Ronald Wright
- Birth name: Ronald William James Wright
- Date of birth: 6 May 1949
- Date of death: 11 October 1983 (aged 34)
- Place of death: Hillingdon, England

Rugby union career
- Position(s): Lock

Amateur team(s)
- Years: Team / Apps / (Points)
- Edinburgh University /  / ()
- Edinburgh Wanderers /  / ()
- Richmond /  / ()

Provincial / State sides
- Years: Team / Apps / (Points)
- -: Edinburgh District /  / ()
- -: Middlesex /  / ()

International career
- Years: Team / Apps / (Points)
- 1972: Scotland 'B' / 1 / (0)
- 1973: Scotland / 1 / (0)

= Ronald Wright (rugby union) =

Scotland international rugby union player

Ronald Wright (6 May 1949 - 11 October 1983) was a Scotland international rugby union player.

==Rugby Union career==

===Amateur career===

He played for Edinburgh University.

He moved on to play for Edinburgh Wanderers.

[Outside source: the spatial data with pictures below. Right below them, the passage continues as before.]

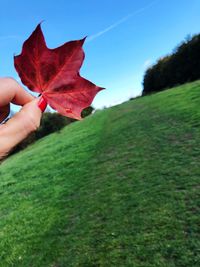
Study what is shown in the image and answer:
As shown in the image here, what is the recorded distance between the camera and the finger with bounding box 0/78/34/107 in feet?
2.66

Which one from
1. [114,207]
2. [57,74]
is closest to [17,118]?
[57,74]

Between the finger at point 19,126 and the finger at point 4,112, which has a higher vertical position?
the finger at point 4,112

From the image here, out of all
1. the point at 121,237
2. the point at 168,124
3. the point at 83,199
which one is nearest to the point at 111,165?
the point at 83,199

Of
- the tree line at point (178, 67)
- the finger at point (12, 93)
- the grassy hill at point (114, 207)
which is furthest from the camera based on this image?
the tree line at point (178, 67)

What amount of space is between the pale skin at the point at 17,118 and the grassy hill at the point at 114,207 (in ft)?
11.8

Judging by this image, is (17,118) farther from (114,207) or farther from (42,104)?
(114,207)

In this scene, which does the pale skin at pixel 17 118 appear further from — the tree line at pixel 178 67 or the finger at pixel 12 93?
the tree line at pixel 178 67

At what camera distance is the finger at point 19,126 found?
86 cm

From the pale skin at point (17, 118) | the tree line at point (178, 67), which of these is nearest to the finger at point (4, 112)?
the pale skin at point (17, 118)

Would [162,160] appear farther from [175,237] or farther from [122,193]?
[175,237]

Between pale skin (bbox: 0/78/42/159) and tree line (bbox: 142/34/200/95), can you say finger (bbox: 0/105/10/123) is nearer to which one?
pale skin (bbox: 0/78/42/159)

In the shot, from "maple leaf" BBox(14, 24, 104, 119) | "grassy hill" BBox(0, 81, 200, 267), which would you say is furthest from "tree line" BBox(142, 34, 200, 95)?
"maple leaf" BBox(14, 24, 104, 119)

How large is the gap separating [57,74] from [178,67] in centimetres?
2665

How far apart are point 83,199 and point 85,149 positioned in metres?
5.67
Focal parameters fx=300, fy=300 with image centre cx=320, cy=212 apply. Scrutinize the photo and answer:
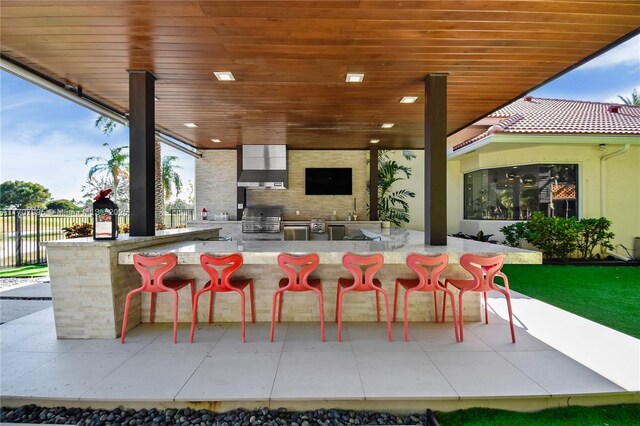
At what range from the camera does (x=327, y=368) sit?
263 cm

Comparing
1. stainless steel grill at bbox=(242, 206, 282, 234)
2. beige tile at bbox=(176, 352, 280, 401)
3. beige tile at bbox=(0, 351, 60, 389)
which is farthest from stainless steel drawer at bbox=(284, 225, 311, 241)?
beige tile at bbox=(0, 351, 60, 389)

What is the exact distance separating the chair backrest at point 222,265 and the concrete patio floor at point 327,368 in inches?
25.4

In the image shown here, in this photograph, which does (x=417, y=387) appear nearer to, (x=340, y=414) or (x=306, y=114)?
(x=340, y=414)

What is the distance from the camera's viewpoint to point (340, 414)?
2.17 m

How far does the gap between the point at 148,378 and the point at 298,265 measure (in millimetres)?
1577

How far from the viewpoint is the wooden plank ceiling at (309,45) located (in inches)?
100

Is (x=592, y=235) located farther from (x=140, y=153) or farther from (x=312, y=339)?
(x=140, y=153)

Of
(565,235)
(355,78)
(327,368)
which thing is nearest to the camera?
(327,368)

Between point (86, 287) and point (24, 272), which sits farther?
point (24, 272)

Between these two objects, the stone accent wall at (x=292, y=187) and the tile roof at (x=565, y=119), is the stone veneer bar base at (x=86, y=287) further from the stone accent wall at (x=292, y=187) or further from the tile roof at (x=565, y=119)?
the tile roof at (x=565, y=119)

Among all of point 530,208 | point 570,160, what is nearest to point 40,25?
point 530,208

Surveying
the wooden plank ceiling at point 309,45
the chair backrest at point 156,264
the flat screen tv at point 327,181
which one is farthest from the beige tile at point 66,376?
the flat screen tv at point 327,181

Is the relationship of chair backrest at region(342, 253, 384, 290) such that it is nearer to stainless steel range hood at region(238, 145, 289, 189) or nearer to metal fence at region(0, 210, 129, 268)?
stainless steel range hood at region(238, 145, 289, 189)

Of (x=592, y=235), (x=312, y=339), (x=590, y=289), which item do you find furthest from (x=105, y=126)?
(x=592, y=235)
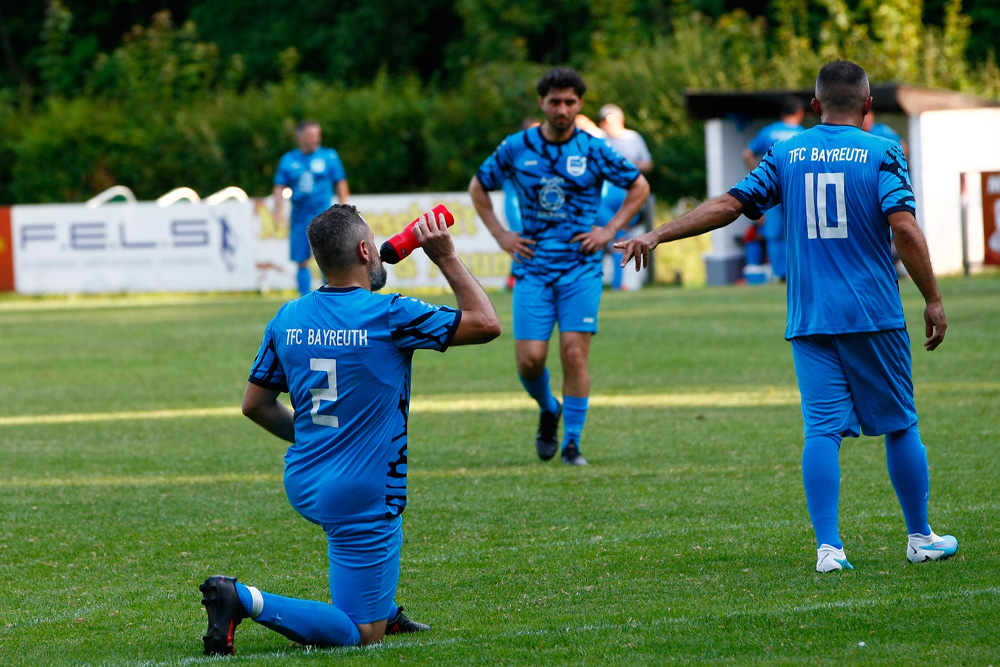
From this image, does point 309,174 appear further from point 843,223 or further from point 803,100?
point 843,223

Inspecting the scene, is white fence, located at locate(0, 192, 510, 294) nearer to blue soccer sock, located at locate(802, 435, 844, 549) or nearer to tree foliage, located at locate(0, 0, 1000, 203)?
tree foliage, located at locate(0, 0, 1000, 203)

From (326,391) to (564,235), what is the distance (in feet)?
12.9

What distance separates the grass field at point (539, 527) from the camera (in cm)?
448

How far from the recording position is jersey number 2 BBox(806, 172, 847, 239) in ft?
17.4

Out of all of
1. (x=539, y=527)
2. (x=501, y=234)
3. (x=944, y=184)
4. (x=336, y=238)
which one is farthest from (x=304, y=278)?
(x=336, y=238)

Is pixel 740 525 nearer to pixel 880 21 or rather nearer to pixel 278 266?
pixel 278 266

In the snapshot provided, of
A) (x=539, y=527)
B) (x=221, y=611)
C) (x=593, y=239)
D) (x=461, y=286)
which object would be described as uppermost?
(x=593, y=239)

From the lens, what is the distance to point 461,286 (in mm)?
4523

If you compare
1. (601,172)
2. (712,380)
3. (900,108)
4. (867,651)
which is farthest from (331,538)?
(900,108)

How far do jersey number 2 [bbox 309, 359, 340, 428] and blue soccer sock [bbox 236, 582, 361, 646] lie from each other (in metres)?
0.56

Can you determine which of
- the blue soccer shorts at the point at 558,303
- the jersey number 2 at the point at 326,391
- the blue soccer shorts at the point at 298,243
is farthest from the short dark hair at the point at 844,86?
the blue soccer shorts at the point at 298,243

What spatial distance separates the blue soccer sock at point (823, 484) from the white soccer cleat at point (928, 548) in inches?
10.3

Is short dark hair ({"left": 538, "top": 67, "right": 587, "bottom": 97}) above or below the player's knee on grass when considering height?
above

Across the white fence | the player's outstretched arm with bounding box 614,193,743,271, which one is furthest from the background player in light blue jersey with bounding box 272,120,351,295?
the player's outstretched arm with bounding box 614,193,743,271
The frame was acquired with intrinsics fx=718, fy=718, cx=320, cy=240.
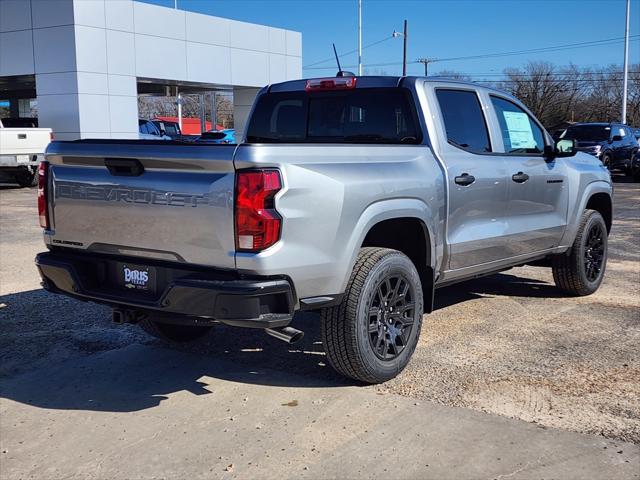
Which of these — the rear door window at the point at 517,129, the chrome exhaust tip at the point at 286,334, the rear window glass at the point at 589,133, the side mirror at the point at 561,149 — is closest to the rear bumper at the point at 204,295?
the chrome exhaust tip at the point at 286,334

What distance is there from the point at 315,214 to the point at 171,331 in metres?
2.06

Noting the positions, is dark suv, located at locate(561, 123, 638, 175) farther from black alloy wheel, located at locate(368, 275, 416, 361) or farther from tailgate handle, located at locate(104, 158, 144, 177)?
tailgate handle, located at locate(104, 158, 144, 177)

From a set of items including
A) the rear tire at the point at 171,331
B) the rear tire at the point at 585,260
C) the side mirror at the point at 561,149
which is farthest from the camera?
the rear tire at the point at 585,260

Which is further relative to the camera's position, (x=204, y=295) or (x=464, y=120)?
(x=464, y=120)

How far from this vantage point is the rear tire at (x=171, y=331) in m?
5.44

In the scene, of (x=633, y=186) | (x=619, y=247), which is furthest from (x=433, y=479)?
(x=633, y=186)

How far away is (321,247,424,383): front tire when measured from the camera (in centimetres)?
430

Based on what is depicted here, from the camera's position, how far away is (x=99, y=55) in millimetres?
22734

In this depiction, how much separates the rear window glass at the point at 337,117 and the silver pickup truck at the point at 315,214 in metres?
0.01

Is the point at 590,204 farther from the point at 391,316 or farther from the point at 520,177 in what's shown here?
the point at 391,316

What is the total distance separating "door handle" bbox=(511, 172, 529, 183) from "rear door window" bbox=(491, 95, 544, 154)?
23 cm

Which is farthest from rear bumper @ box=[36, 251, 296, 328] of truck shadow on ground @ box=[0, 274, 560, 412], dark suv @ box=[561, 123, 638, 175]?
dark suv @ box=[561, 123, 638, 175]

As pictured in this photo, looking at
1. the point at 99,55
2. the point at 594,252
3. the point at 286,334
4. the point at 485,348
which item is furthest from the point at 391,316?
the point at 99,55

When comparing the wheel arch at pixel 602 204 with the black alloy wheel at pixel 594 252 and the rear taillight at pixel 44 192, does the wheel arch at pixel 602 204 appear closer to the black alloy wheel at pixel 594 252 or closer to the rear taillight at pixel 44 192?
the black alloy wheel at pixel 594 252
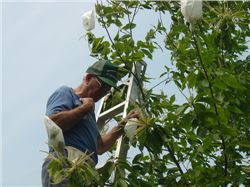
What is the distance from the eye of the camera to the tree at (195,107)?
3.30 meters

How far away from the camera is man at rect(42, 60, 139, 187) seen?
3.43 m

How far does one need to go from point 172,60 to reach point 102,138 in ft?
2.94

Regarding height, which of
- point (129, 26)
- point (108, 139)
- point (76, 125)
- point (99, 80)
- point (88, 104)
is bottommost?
point (108, 139)

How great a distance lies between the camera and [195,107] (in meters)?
3.25

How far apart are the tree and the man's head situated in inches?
10.3

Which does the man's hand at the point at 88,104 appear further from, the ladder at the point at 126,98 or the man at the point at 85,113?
the ladder at the point at 126,98

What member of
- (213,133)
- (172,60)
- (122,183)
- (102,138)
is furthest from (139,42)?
(122,183)

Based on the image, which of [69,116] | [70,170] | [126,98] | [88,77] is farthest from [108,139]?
[70,170]

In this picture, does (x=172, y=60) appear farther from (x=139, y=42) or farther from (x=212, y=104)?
(x=212, y=104)

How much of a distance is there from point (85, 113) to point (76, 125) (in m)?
0.17

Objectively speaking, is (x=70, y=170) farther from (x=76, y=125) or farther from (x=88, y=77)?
(x=88, y=77)

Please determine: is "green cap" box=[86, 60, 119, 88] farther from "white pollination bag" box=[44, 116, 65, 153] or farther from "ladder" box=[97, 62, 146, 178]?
"white pollination bag" box=[44, 116, 65, 153]

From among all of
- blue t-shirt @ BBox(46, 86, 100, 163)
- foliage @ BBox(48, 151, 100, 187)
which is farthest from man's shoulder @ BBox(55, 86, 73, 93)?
foliage @ BBox(48, 151, 100, 187)

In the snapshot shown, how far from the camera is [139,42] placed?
430 cm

Moving to England, he then played for Richmond in London.

===Provincial career===

He played for Edinburgh District in the Scottish Inter-District Championship.

He played for Middlesex against Gloucestershire in the English county championship of the 1975-76 season.

===International career===

He was capped by Scotland 'B' on 11 November 1972 to play against France 'B' while still playing with Edinburgh University and Edinburgh Wanderers. France 'B' won the match 17 - 15 and The Glasgow Herald noted:

Apart from the solid front row, only one Scot, Wright, did himself justice. It was he that kept Scotland in contention at the touchline, and his aggressive work elsewhere, notably in ruck drive and maul wrestling, should have served as a reminder to others.

While with Edinburgh Wanderers, he made his full senior Scotland debut on 13 January 1973 against France in Paris. It was his only senior cap.